• GIVEN TASK:
Reproduce the forum thread about the monster builder word for word, in full.

• READING TEXT:

_ _ _ _

P2 currently uses the rules from the back of the DMG, which are unfortunately out of date [edit: that was a weird typo...]. It'll be upgraded to use the MM3 rules in a few days.



eriktheguy said:


> Are you comfortable with being my new hetero nerd mancrush? (Previous holder of title was Day[9]).



Daww. Let's be Day[9] fans together. He's so man-snuggly.


----------



## eriktheguy (Mar 24, 2011)

doublewumpus said:


> P2 currently uses the rules from the back of the DMG, which are unfortunately out of date [edit: that was a weird typo...]. It'll be upgraded to use the MM3 rules in a few days.
> 
> Daww. Let's be Day[9] fans together. He's so man-snuggly.



Agreed. Also glad to hear you will be setting it up with MM3 stats.
This is what the monster builder from Wizards would look like if they had commissioned Google to build it. You can tell it was built by a DM. You work in software by any chance?


----------



## Nemesis Destiny (Mar 24, 2011)

I posted in another thread (the one about how much the new "Monster Builder" sucks) that THIS is the example that WotC should be following.


----------



## nnms (Mar 24, 2011)

I know this is contrary to the whole web app approach, but something like this that can be run locally on my computer without internet access would be awesome.  Having it as a web app makes sense considering how prevalent internet access is becoming, but I do still like the idea of something that is local and will work whether or not I have net access.


----------



## ender_wiggin (Mar 24, 2011)

eriktheguy said:


> (Previous holder of title was Day[9]).

_ _ _ _

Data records
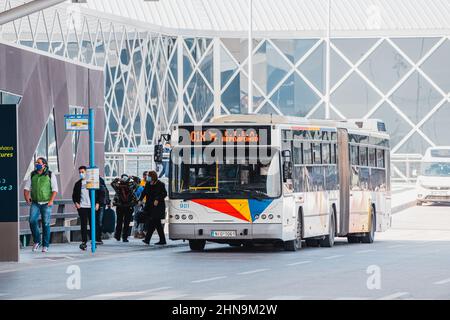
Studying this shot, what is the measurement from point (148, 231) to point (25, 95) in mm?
4484

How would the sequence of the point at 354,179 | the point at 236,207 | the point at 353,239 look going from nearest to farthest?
the point at 236,207
the point at 354,179
the point at 353,239

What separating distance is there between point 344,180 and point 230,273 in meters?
12.7

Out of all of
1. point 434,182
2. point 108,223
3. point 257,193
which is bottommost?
point 108,223

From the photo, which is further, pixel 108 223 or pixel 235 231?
pixel 108 223

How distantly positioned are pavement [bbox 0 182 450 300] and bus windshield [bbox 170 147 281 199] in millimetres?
1223

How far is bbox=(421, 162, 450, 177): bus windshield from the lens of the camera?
5958cm

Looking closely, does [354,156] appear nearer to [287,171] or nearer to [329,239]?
[329,239]

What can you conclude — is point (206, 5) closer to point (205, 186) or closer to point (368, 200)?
point (368, 200)

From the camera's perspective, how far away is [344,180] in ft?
112

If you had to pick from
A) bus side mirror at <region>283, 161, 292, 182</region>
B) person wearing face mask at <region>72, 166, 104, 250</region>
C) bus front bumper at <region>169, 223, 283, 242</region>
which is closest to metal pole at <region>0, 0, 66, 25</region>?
person wearing face mask at <region>72, 166, 104, 250</region>

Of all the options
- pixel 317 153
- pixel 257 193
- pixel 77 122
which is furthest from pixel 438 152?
pixel 77 122

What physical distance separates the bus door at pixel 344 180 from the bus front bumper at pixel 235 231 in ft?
18.3

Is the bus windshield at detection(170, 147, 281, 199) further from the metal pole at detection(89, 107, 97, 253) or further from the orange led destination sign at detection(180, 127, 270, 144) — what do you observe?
the metal pole at detection(89, 107, 97, 253)

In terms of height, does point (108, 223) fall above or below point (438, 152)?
below
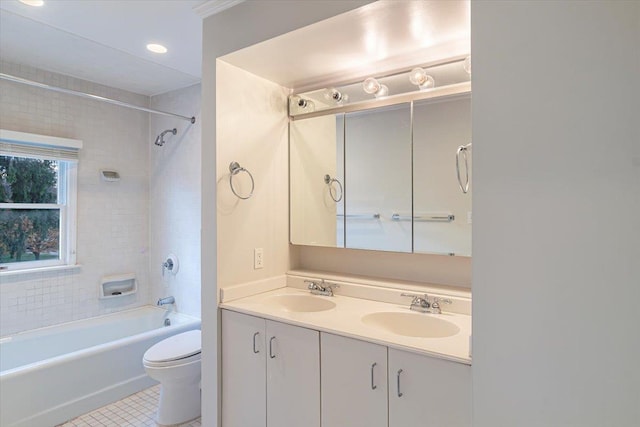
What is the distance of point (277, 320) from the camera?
1818 mm

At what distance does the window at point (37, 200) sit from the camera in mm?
2934

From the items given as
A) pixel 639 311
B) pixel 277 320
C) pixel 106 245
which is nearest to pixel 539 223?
pixel 639 311

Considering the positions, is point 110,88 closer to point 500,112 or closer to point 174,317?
point 174,317

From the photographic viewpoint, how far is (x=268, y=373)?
1.86m

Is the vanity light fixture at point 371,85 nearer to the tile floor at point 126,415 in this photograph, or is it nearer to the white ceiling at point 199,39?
the white ceiling at point 199,39

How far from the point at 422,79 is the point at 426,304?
1.19 meters

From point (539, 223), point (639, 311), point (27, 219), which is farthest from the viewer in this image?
point (27, 219)

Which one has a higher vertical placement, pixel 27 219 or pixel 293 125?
pixel 293 125

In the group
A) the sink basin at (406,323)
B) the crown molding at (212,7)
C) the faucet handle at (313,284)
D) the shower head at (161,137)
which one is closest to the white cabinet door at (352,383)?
the sink basin at (406,323)

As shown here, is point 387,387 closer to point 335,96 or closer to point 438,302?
point 438,302

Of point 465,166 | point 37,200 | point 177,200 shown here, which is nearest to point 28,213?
point 37,200

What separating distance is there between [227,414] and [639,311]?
1.95 metres

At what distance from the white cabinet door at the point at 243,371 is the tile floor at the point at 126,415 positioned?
24.6 inches

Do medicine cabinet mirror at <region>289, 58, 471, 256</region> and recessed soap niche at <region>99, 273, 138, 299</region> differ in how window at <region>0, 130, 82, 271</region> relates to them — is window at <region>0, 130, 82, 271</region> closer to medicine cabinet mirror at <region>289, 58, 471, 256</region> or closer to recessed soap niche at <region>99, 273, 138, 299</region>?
Answer: recessed soap niche at <region>99, 273, 138, 299</region>
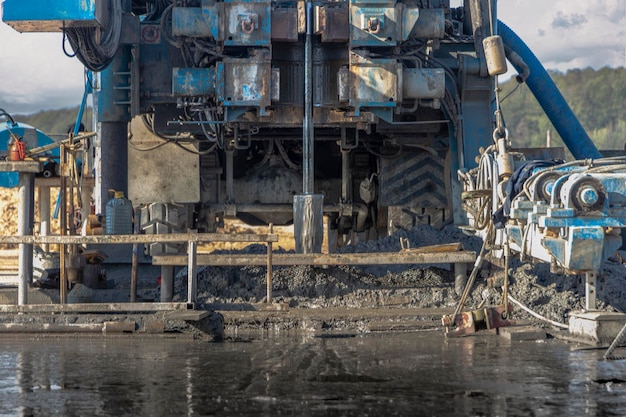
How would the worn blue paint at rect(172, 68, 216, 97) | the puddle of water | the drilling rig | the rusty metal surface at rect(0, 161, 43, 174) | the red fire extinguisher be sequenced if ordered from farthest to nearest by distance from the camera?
1. the worn blue paint at rect(172, 68, 216, 97)
2. the drilling rig
3. the red fire extinguisher
4. the rusty metal surface at rect(0, 161, 43, 174)
5. the puddle of water

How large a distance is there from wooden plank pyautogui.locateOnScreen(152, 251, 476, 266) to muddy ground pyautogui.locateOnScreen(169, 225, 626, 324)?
0.45 m

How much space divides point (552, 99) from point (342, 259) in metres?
5.89

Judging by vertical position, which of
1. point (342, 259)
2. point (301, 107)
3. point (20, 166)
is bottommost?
point (342, 259)

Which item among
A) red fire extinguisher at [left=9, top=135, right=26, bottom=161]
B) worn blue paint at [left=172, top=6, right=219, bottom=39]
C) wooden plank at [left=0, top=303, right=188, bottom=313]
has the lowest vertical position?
wooden plank at [left=0, top=303, right=188, bottom=313]

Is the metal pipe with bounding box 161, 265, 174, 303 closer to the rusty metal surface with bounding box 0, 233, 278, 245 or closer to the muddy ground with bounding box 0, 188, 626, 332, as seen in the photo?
the muddy ground with bounding box 0, 188, 626, 332

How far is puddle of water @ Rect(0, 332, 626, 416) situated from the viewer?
6.83 m

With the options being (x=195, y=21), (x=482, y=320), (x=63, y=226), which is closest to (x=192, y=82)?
(x=195, y=21)

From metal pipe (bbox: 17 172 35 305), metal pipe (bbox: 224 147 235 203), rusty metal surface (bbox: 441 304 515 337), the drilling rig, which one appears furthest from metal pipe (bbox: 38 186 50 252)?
rusty metal surface (bbox: 441 304 515 337)

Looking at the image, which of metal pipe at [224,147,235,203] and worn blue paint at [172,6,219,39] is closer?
worn blue paint at [172,6,219,39]

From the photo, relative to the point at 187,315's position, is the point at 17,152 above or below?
above

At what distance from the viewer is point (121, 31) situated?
1362cm

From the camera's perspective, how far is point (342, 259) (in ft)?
38.3

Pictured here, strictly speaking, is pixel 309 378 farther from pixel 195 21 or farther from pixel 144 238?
pixel 195 21

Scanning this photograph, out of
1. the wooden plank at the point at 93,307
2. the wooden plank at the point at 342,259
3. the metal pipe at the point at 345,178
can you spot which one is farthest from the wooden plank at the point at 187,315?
the metal pipe at the point at 345,178
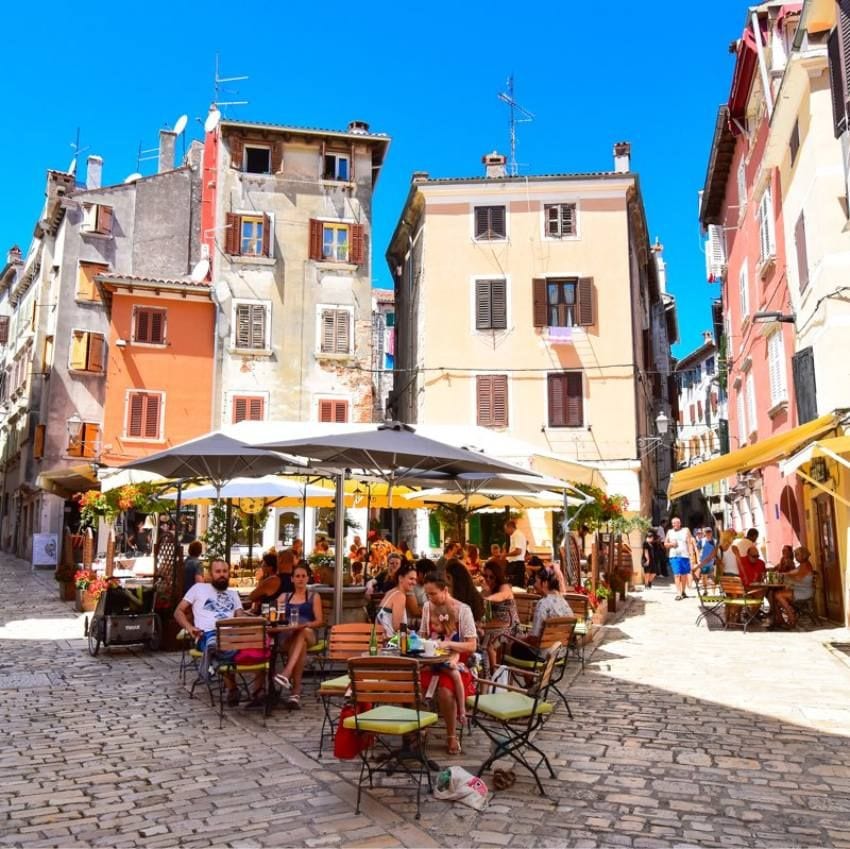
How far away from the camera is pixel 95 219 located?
31719 mm

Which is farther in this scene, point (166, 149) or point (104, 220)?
point (166, 149)

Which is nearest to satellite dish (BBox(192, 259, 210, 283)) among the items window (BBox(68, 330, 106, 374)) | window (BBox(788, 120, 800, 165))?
window (BBox(68, 330, 106, 374))

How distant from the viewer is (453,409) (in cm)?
2739

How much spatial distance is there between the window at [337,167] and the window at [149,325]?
7653 millimetres

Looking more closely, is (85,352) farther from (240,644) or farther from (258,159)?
(240,644)

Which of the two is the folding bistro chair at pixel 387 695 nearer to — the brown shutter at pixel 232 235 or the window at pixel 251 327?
the window at pixel 251 327

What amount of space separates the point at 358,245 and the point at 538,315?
703 centimetres

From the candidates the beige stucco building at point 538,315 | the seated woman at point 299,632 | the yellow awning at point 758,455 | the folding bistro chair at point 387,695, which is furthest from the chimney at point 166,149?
the folding bistro chair at point 387,695

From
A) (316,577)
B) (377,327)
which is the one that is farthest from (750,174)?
(377,327)

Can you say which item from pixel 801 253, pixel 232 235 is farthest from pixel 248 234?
pixel 801 253

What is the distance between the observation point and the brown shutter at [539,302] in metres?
Result: 27.6

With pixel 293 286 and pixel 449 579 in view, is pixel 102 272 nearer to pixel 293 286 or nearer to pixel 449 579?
pixel 293 286

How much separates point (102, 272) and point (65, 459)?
7.24m

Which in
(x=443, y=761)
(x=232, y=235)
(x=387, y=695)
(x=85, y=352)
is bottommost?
(x=443, y=761)
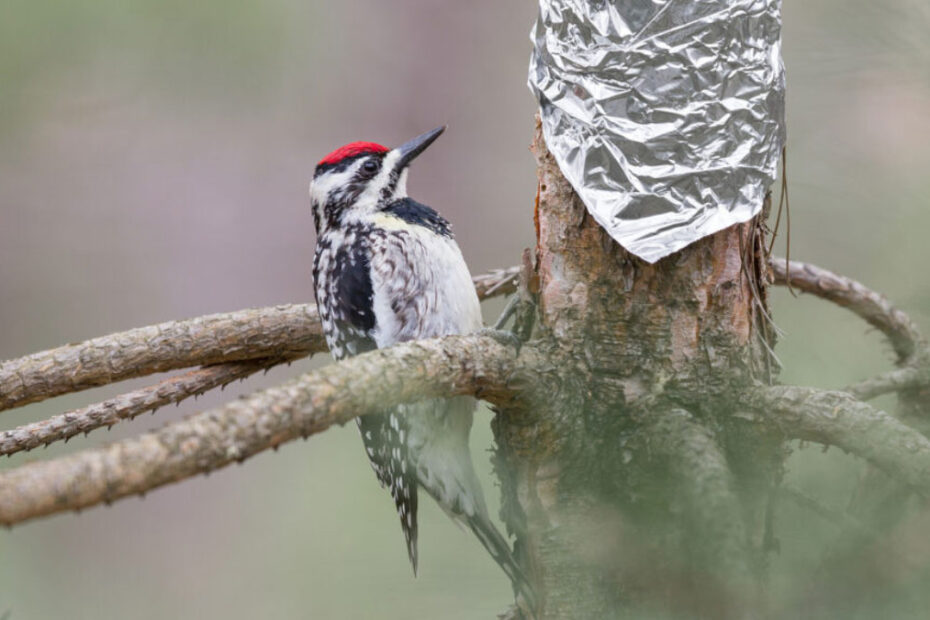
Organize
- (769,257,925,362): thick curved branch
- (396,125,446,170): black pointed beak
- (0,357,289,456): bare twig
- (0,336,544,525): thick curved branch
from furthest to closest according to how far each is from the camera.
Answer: (396,125,446,170): black pointed beak → (769,257,925,362): thick curved branch → (0,357,289,456): bare twig → (0,336,544,525): thick curved branch

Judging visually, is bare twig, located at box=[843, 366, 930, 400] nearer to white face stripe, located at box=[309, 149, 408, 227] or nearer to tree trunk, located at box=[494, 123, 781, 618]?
tree trunk, located at box=[494, 123, 781, 618]

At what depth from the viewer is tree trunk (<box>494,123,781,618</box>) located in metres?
1.02

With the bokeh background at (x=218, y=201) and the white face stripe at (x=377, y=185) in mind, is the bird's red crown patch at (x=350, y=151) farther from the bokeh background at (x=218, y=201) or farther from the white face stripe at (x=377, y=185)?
the bokeh background at (x=218, y=201)

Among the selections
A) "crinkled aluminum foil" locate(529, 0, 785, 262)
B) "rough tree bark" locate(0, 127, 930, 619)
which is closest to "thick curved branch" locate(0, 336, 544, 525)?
"rough tree bark" locate(0, 127, 930, 619)

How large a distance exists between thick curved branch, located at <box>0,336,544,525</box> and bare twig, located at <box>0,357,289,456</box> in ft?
1.73

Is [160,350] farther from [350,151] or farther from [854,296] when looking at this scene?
[854,296]

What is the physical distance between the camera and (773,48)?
104cm

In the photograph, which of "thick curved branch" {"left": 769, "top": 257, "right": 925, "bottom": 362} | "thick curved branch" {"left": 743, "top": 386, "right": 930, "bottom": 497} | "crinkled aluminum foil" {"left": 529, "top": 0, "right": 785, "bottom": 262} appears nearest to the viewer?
"thick curved branch" {"left": 743, "top": 386, "right": 930, "bottom": 497}

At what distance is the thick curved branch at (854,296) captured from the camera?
1.46 meters

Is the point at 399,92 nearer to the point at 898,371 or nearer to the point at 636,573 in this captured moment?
the point at 898,371

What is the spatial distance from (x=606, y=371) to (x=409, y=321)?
671 mm

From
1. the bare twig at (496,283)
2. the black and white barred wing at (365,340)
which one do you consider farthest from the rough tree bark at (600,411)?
the bare twig at (496,283)

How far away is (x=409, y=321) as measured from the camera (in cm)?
168

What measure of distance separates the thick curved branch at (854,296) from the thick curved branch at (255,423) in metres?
0.70
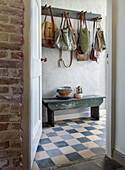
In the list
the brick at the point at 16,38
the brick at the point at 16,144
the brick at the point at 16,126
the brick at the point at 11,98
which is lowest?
the brick at the point at 16,144

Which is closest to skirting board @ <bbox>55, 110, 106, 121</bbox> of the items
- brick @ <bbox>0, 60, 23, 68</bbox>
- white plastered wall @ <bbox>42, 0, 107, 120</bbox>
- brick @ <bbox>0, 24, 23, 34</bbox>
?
white plastered wall @ <bbox>42, 0, 107, 120</bbox>

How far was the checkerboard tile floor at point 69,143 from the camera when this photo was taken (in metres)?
1.93

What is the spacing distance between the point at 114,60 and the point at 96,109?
1804 millimetres

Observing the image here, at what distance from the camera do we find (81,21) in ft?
11.4

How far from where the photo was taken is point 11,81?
5.04ft

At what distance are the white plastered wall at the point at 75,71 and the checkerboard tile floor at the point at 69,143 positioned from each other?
1.67ft

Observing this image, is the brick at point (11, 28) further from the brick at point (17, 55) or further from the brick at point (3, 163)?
the brick at point (3, 163)

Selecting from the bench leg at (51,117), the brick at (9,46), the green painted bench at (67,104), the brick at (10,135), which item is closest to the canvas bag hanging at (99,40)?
the green painted bench at (67,104)

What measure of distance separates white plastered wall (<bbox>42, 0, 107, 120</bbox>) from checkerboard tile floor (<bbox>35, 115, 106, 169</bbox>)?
0.51 meters

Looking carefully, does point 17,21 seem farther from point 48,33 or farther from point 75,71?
point 75,71

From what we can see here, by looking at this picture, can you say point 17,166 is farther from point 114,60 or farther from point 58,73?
point 58,73

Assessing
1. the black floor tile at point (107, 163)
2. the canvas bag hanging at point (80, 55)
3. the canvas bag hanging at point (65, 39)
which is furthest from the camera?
the canvas bag hanging at point (80, 55)

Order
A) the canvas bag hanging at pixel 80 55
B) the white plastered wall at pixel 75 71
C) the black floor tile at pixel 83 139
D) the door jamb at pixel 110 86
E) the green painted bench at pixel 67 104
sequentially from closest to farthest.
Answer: the door jamb at pixel 110 86
the black floor tile at pixel 83 139
the green painted bench at pixel 67 104
the white plastered wall at pixel 75 71
the canvas bag hanging at pixel 80 55

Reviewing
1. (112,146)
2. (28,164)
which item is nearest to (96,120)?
(112,146)
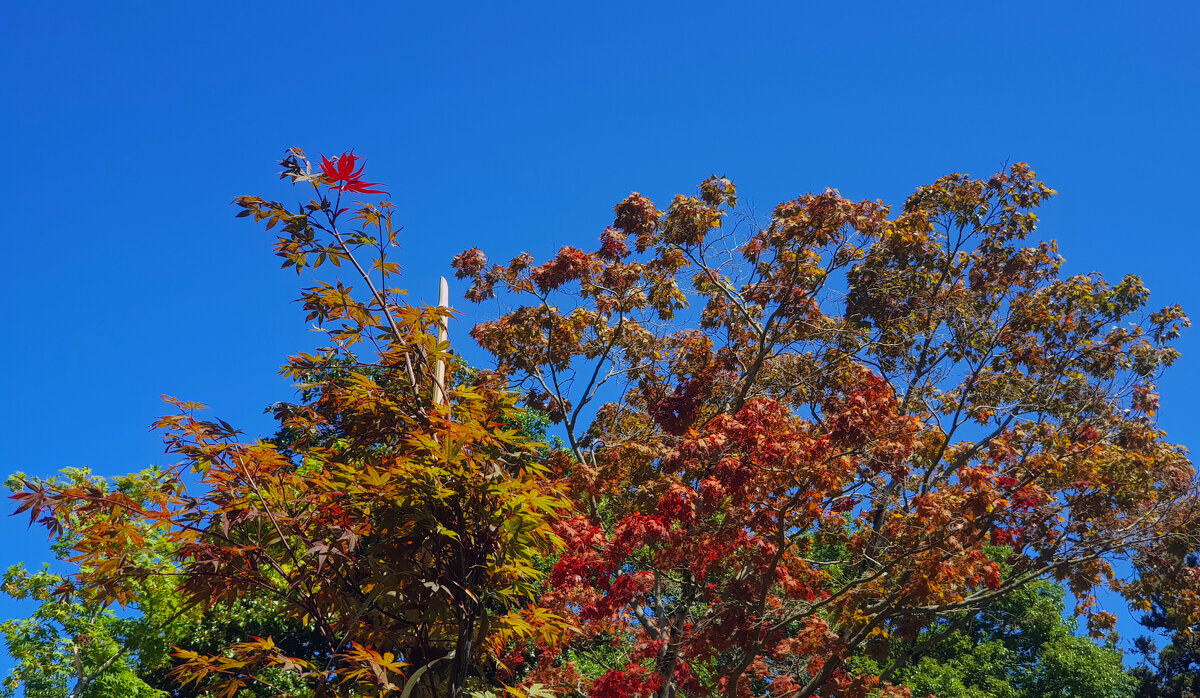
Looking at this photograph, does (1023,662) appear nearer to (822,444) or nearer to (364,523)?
(822,444)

_ _ _ _

• TASK RESULT:
P2 currently uses the rules from the back of the DMG, which are unfortunately out of date [edit: that was a weird typo...]. It'll be upgraded to use the MM3 rules in a few days.



eriktheguy said:


> Are you comfortable with being my new hetero nerd mancrush? (Previous holder of title was Day[9]).



Daww. Let's be Day[9] fans together. He's so man-snuggly.


----------



## eriktheguy (Mar 24, 2011)

doublewumpus said:


> P2 currently uses the rules from the back of the DMG, which are unfortunately out of date [edit: that was a weird typo...]. It'll be upgraded to use the MM3 rules in a few days.
> 
> Daww. Let's be Day[9] fans together. He's so man-snuggly.



Agreed. Also glad to hear you will be setting it up with MM3 stats.
This is what the monster builder from Wizards would look like if they had commissioned Google to build it. You can tell it was built by a DM. You work in software by any chance?


----------



## Nemesis Destiny (Mar 24, 2011)

I posted in another thread (the one about how much the new "Monster Builder" sucks) that THIS is the example that WotC should be following.


----------



## nnms (Mar 24, 2011)

I know this is contrary to the whole web app approach, but something like this that can be run locally on my computer without internet access would be awesome.  Having it as a web app makes sense considering how prevalent internet access is becoming, but I do still like the idea of something that is local and will work whether or not I have net access.


----------



## ender_wiggin (Mar 24, 2011)

eriktheguy said:


> (Previous holder of title was Day[9]).